Ник громко рассмеялся.

— Один этот пластик обошелся Накамуре дороже, чем билеты на самолет из Денвера в Лос-Анджелес, а оттуда — в Санта-Фе. Эти треклятые автомобили… они, наверно, стоили Накамуре в тысячи раз больше, чем он платит мне за расследование.

— Конечно, — раздался ровный голос Сато в наушниках Ника.

— Тогда зачем я тут вообще нужен? — поинтересовался Ник. — «Ничего не трогайте, Боттом-сан». Да я тут пассажир — и ни хера больше.

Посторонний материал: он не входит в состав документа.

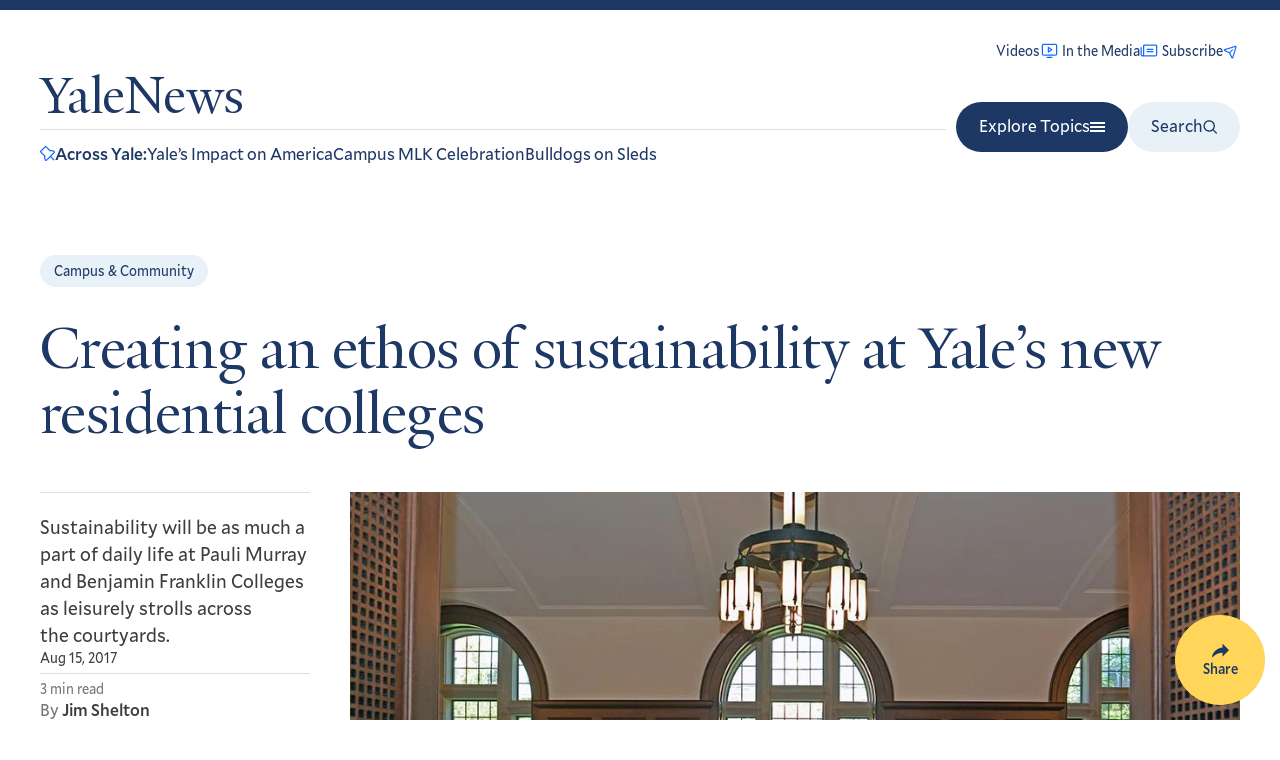

--- FILE ---
content_type: text/javascript
request_url: https://news.yale.edu/themes/custom/yalenews/dist/91.js
body_size: 1057
content:
"use strict";(self.webpackChunkyalenews_drupal_theme=self.webpackChunkyalenews_drupal_theme||[]).push([[91],{2091:function(t,e,i){i.r(e);var s=i(6198),a=i(8047),n=i(4815);class l extends s.default{setup(){super.setup(),this.page=0,this.facets=[this.root.dataset.activeFacets],this.paginationContainerEl=this.select("[data-search-pagination]"),this.searchInputEl=this.select(".views-exposed-form .form-item-title input","input"),this.topicSelectEl=this.select(".views-exposed-form .form-item-topic select","select"),this.exposedTopics=Array.from(document.querySelectorAll("[data-exposed-topic]")).map((t=>t.dataset.exposedTopic))}initSearch(){this.bindEvents(),this.search=this.algoliaClient.initIndex(this.algoliaIndex),this.doSearch().then(this.updateFacets.bind(this))}bindEvents(){this.searchInputEl.addEventListener("input",(0,a.sg)(this.handleInput.bind(this),200)),this.topicSelectEl.addEventListener("change",this.handleTopicChange.bind(this))}handleInput(t){this.query=t.target.value,this.lastFilter="textsearch",this.triggerStateChange()}handleTopicChange(t){if(this.facets=this.facets.filter((t=>0!==t.indexOf("field_topics"))),"All"!==t.target.value){const e=t.target.options[t.target.selectedIndex].text;this.facets.push(`field_topics:"${e}"`)}this.lastFilter="field_topics",this.triggerStateChange()}handlePaginationClick(t){t.preventDefault(),this.page=t.currentTarget.dataset.value,this.triggerStateChange().then((()=>{window.scrollTo({top:0})}))}doSearch(){const t={page:this.page,filters:this.facets.join(" AND "),facets:["field_topics"]};return this.search.search(this.query,t)}updateFacets(t){let{facets:e,nbHits:i}=t,s=Object.keys(e);0===s.length&&(s=["field_topics"]),0!==i&&s.forEach((t=>{const i=e[t]||[];if("field_topics"===t){let t="";const e=this.facets.find((t=>0===t.indexOf("field_topics")));if(e){const i=e.match(/field_topics:"([^"]+)"/);i&&i[1]&&([,t]=i)}let s=Object.keys(i);this.exposedTopics.length>0&&(s=s.filter((t=>this.exposedTopics.includes(t)))),this.topicSelectEl.innerHTML=`\n            <option value="All">All topics</option>\n            ${s.map((e=>`<option value="${e}"${t===e?" selected":""}>${e}</option>`)).join("")}`}}))}triggerStateChange(){return this.doSearch().then((t=>{let{hits:e,nbHits:i,query:s,page:a,nbPages:l,facets:o}=t;const c='type:"Media Clip"'===this.root.dataset.activeFacets;this.hitsContainerEl.innerHTML=i>0?`\n            <section class="view-unformatted">\n              <div class="${c?"":"view-unformatted__grid"}">\n                ${e.map((t=>c?(0,n.mediaClipTemplate)(t):`<div class="view-unformatted__tease size-medium">${(0,n.hitTemplate)(t,{showBrow:!0})}</div>`)).join("")}\n              </div>\n            </section>`:`<section class="view-unformatted view-page__no-results"><p>No results${s?` for <q>${s}</q>`:""}</p></div>`,"textsearch"===this.lastFilter&&this.updateFacets({facets:o,nbHits:i}),l>1?(this.paginationContainerEl.innerHTML=(0,n.paginationTemplate)({isFirstPage:0===a,isLastPage:a+1===l,currentRefinement:a,pages:Array(l).fill().map(((t,e)=>e)),nbPages:l}),this.paginationContainerEl.querySelectorAll("a").forEach((t=>{t.addEventListener("click",this.handlePaginationClick.bind(this))}))):this.paginationContainerEl.innerHTML=""}))}}e.default=l}}]);
//# sourceMappingURL=91.js.map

— Вовсе нет, Боттом-сан. Именно вы будете допрашивать дона Кож-Ахмед Нухаева, когда мы доберемся до его лагеря в Санта-Фе.

— А почему я? — Голос Ника звучал ожесточенно; он был рад, что никто, кроме Сато, его не может слышать. — Меня тащат в эту поездку, как мешок с грязным бельем.

— Вы допрашивали дона Кож-Ахмед Нухаева шесть лет назад? — спросил Сато.

— Нет. Вы же знаете, что не допрашивал. Его не было в стране.

— Этим закончились четыре из пяти попыток допросить его, включая вашу. Короткий допрос провело ФБР — по спутниковой связи — два года назад, но специальные агенты задавали дону не те вопросы. Вы первым по-настоящему допросите его — того, кто одним из последних дал видеоинтервью Кэйго Накамуре… и у кого, возможно, были веские мотивы не желать, чтобы интервью попало в чужие руки.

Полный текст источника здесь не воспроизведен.